In [None]:
# 1st part: implement coupling layer
# - split input
# - implement y1 = x1, y2 = x2 + m(y1)   (forward)
# - implement backward


# one way to split could be
x1, x2 = tf.split(x, 2, axis=-1)
y1, y2 = whatever_the_coupling_layer_does(x1, x2)
y =  tf.concat([y1, y2], axis=-1)

# this is not so good, since it splits the data right through the middle.
# if the data has spatial relations, like images, this means the model
# conditions, say, the upper half of the image on the lower half, and vice versa.
# these long-range dependencies are hard to model.

# another option could be an even-odd split:
def split_even_odd(inp):
    even_inds = tf.range(0, inp.shape[1], 2)
    odd_inds = tf.range(1, inp.shape[1], 2)

    even = tf.gather(inp, even_inds, axis=1)
    odd = tf.gather(inp, odd_inds, axis=1)

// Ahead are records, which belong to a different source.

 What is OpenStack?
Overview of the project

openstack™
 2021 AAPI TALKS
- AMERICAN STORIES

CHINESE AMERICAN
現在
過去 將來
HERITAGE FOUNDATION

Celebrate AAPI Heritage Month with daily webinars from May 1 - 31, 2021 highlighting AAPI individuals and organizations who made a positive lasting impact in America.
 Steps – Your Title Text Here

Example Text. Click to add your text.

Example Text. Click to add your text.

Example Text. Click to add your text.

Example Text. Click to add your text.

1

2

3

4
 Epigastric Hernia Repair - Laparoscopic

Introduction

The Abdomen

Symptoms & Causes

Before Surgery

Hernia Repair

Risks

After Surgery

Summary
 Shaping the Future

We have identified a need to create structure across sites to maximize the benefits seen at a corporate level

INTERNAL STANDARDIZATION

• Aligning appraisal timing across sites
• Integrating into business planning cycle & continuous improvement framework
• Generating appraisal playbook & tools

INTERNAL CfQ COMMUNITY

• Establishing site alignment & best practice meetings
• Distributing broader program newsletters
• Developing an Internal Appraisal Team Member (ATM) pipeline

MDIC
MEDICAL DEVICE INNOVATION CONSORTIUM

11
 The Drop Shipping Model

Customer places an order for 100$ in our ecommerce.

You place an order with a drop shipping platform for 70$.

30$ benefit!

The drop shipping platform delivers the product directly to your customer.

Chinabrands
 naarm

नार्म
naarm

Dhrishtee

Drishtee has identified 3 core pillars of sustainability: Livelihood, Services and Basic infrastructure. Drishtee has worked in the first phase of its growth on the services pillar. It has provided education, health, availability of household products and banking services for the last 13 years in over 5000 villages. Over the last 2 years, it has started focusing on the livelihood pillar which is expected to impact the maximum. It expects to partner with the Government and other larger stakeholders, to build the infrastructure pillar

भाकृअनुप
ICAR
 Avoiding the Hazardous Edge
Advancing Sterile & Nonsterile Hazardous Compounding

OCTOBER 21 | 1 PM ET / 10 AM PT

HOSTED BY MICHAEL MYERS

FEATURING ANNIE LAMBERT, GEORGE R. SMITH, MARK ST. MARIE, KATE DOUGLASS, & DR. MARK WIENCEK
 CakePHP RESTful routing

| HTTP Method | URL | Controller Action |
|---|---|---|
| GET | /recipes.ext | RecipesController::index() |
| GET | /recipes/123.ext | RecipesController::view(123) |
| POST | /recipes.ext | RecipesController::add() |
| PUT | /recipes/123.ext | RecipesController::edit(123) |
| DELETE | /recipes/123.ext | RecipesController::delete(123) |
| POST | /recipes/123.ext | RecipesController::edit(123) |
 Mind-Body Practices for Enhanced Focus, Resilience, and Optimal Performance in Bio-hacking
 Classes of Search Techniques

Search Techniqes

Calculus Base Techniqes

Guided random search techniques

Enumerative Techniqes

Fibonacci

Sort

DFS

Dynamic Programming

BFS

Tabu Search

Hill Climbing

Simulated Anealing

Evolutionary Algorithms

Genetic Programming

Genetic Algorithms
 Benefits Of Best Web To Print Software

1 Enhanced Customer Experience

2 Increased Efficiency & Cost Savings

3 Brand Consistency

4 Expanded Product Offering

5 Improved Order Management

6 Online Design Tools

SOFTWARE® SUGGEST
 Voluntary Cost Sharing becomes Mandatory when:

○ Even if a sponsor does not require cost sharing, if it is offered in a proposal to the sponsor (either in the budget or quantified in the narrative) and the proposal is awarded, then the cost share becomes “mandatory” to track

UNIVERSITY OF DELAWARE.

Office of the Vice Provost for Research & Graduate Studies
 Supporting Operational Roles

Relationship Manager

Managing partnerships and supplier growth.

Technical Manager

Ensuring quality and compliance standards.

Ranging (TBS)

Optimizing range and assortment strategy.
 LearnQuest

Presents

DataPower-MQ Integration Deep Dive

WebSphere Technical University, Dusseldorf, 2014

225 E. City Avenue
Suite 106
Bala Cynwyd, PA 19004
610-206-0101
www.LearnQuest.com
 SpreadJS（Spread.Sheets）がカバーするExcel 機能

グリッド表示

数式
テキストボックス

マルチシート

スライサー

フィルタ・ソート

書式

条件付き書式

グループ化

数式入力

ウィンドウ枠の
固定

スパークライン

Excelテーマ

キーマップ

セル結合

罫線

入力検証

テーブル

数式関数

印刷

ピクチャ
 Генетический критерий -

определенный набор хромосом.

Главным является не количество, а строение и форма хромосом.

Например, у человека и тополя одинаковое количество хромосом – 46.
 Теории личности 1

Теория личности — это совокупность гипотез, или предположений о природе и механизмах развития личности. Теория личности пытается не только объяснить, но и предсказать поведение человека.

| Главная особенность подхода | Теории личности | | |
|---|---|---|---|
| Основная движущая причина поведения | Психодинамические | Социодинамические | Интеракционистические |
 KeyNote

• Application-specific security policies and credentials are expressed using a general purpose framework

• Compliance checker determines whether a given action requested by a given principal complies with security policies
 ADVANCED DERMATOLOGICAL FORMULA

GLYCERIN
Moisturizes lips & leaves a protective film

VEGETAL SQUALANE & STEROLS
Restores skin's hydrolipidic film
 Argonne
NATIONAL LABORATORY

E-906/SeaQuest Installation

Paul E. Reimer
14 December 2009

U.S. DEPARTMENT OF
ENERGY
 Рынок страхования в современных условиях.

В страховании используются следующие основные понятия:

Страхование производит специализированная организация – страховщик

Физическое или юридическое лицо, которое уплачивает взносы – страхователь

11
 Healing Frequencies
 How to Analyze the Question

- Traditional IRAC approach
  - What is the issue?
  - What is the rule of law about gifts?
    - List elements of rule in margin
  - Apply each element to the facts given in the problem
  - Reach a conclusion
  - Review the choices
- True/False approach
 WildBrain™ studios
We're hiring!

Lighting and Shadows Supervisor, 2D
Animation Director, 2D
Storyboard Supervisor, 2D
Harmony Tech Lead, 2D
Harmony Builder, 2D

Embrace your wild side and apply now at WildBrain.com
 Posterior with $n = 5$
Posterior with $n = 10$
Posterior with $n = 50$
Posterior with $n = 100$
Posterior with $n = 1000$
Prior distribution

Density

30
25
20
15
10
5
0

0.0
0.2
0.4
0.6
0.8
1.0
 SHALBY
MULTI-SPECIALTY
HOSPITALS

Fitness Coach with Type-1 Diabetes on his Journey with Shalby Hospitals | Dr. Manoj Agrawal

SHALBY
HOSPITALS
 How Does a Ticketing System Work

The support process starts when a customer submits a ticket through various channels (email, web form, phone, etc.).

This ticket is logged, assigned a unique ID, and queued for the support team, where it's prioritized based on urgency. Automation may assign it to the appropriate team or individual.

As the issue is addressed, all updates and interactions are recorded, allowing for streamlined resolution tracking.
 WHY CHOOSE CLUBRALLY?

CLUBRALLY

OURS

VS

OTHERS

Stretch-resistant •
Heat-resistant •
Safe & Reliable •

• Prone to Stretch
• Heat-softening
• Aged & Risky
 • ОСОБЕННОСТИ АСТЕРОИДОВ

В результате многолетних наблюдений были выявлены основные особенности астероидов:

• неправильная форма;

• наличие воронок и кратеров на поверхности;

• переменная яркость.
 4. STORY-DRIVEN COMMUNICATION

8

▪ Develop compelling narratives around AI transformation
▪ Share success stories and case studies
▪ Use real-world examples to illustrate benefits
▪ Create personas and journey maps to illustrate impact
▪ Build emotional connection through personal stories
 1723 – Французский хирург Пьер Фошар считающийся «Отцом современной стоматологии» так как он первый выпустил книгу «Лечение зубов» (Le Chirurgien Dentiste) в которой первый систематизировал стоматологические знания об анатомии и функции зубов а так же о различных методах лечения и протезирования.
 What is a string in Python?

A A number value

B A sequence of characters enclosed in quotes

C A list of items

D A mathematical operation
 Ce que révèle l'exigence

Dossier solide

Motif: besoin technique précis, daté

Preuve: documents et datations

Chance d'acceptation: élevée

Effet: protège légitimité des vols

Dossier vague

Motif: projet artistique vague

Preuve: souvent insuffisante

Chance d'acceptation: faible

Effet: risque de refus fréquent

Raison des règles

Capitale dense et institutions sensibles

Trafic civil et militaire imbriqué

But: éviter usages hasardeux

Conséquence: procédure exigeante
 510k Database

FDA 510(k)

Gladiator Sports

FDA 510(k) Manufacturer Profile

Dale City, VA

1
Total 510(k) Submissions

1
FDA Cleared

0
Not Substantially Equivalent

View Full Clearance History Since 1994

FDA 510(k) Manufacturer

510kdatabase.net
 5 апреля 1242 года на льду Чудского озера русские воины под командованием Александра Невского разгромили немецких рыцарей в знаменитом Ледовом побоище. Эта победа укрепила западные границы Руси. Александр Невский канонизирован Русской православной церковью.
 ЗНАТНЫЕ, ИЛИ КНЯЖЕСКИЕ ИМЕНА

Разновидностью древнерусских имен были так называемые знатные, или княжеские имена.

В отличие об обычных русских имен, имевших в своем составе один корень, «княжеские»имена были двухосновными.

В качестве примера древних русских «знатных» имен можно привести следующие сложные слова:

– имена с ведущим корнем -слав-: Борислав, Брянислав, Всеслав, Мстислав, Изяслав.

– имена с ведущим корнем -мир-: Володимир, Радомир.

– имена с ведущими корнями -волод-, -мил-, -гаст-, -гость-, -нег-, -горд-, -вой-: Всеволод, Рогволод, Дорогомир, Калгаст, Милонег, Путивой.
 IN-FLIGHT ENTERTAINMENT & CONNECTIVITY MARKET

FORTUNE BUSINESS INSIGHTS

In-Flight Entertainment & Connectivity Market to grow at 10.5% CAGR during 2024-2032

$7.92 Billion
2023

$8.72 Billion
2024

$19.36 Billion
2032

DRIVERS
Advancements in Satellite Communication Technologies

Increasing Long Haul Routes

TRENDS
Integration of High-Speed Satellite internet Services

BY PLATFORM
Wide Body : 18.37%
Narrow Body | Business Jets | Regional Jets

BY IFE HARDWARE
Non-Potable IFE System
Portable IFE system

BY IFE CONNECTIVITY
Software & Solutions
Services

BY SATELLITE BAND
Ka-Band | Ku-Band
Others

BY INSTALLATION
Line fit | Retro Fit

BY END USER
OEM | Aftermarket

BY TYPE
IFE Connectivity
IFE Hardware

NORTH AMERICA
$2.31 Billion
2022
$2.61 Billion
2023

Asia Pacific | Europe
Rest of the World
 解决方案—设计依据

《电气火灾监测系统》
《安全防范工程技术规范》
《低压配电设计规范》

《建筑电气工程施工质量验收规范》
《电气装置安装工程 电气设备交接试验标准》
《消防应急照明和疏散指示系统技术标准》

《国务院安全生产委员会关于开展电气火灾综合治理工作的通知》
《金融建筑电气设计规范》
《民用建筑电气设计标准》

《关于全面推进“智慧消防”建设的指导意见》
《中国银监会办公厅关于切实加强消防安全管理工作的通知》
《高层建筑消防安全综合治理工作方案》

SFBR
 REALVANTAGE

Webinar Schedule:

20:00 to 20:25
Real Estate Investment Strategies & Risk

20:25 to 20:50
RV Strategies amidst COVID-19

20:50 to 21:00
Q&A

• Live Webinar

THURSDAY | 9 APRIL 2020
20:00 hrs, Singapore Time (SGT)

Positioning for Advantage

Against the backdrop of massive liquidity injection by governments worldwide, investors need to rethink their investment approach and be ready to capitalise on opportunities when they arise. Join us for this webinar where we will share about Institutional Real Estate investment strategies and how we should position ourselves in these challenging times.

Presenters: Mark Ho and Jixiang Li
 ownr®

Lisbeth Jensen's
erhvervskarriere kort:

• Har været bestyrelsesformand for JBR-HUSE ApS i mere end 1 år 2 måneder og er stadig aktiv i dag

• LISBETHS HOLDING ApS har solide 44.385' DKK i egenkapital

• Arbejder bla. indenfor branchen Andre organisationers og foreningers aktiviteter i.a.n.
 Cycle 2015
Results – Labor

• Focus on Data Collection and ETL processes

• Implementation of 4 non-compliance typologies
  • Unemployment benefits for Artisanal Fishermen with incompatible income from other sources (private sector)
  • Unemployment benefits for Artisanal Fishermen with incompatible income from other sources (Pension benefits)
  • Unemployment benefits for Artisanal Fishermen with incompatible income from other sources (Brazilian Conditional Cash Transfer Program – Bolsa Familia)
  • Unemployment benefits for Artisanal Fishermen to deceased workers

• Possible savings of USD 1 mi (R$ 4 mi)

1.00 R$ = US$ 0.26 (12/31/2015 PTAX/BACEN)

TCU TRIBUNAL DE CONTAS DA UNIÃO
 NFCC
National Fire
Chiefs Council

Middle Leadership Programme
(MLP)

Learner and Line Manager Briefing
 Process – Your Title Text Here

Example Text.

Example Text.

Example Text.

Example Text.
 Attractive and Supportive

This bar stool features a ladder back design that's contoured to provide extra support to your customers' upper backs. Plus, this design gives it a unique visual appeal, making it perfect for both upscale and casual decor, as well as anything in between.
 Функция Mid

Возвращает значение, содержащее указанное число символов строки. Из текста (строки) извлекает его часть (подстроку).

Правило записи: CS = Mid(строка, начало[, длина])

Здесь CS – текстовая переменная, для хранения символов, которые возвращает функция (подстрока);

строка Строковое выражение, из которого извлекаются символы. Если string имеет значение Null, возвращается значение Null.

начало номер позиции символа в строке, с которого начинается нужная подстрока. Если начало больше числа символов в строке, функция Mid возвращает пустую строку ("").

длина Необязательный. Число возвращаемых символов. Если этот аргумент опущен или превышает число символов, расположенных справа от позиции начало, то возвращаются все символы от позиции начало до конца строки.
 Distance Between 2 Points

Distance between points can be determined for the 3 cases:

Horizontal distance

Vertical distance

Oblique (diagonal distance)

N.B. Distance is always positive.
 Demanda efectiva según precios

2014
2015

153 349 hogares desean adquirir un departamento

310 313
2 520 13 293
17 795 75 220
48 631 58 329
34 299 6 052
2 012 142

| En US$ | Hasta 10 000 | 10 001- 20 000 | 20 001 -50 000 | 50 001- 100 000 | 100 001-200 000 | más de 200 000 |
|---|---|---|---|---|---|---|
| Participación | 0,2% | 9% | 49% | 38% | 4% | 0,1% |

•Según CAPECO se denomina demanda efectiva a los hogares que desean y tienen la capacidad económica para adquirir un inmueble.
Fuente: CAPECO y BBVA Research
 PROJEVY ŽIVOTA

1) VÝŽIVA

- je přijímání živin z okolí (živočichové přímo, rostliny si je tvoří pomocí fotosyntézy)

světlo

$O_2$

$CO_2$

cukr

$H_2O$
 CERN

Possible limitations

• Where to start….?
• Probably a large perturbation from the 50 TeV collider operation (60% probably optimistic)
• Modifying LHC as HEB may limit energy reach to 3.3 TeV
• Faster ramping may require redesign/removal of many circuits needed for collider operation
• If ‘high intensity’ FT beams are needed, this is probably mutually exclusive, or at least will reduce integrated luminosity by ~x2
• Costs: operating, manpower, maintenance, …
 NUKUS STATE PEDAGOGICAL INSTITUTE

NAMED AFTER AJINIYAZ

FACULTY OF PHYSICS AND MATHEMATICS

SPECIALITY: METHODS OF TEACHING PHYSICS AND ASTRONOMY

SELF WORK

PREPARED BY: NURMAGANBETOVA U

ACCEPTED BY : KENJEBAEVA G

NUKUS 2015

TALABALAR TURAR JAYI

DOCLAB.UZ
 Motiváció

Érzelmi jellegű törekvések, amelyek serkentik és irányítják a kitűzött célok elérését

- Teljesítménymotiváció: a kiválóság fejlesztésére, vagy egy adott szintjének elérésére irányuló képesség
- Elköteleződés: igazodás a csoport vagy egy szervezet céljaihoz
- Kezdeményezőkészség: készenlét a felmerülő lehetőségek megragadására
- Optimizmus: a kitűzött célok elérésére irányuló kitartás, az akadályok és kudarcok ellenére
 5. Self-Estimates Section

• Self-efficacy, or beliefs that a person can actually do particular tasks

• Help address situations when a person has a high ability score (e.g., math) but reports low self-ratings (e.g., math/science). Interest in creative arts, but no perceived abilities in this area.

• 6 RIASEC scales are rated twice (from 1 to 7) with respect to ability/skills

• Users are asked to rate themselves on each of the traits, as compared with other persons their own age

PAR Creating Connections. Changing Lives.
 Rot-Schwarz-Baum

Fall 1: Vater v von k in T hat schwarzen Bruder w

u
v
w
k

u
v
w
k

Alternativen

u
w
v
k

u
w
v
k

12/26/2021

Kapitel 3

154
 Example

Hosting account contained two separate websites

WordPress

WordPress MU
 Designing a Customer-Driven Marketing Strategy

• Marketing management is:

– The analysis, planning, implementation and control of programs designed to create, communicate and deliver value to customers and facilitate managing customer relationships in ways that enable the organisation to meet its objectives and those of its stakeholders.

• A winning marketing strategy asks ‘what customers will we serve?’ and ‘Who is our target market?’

    # process even and odd parts separately...
    ...
    
    # combine
    together = tf.stack([even_output, odd_output], axis=-1)
    return tf.reshape(together, tf.shape(inp))

In [None]:
import tensorflow_probability as tfp
tfd = tfp.distributions
import tensorflow as tf

In [None]:
# 2nd part: NICE model
# - stack a bunch of coupling layers
# - switch x1, x2 for each layer
# - forward: apply coupling layers
# - backward: apply backward coupling layers (in reverse)

# - rescaling:
# - create d-dimensional vector (model weight)
# - forward: multiply x * exp(vector) after applying coupling layers
# - backwards: x / vector (or x * tf.exp(-vector)) BEFORE applying reverse coupling layers


# - training: map x -> h using NICE model
# - compute log_p_simple(h)
# - add log determinant of jacobian: simply sum of scaling values
# use -log_likelihood as loss

# a note on simple distributions.
# you should use tfd = tfp.distributions...
input_dim = 12  # example
batch_size = 8
dummy_data = tf.random.normal((batch_size, input_dim))

simple_distribution = tfd.Normal(loc=tf.zeros((input_dim,)), scale=tf.ones((input_dim,)))
log_p_simple = simple_distribution.log_prob(dummy_data)
# ... this will return a batch x dim matrix. then SUM over axis 1 (data dimension)! average over batch axis!
log_p_simple = tf.reduce_sum(log_p_simple, axis=1)
print(log_p_simple)

# alternatively: use multivariate distribution.
# this returns one prob per entry.
simple_distribution = tfd.MultivariateNormalDiag(loc=tf.zeros((input_dim,)))
print(simple_distribution.log_prob(dummy_data))

print("Same results!")

# just don't mix it up!!! I had a bug where I was using multivariate, but summing over the last dimension.
# this resulted in summing my loss over the batch axis instead of averaging.
# that's bad, because your effective learning rate is MUCH higher than expected.

# the paper proses using tfd.Logistic instead. that does not have a multivariate version AFAIK,
# so you will have to use the first option.

In [None]:
# finally, here is a sample toy dataset.
# it's a 2D parabola kinda thing.
# you can use this to test your flow models.
# even a simple model like NICE should be able to fit this!
n_samples = 2048
x2_dist = tfd.Normal(loc=0., scale=0.5)
x2_samples = x2_dist.sample(n_samples)
x1 = tfd.Normal(loc=1. * tf.square(x2_samples),
                scale=0.1*tf.ones(n_samples, dtype=tf.float32))
x1_samples = x1.sample()
x_samples = tf.stack([x1_samples, x2_samples], axis=1)

as_np = x_samples.numpy()
plt.scatter(as_np[:, 0], as_np[:, 1])
a = plt.gca()
plt.show()


# x_samples it the dataset!
# NOTE that I say in the assignment that LayerNorm > BatchNorm for these models apparently.
# but for these simple models with very low data dimensionality, it appears layernorm causes issues sometimes.
# so maybe leave normalization out completely.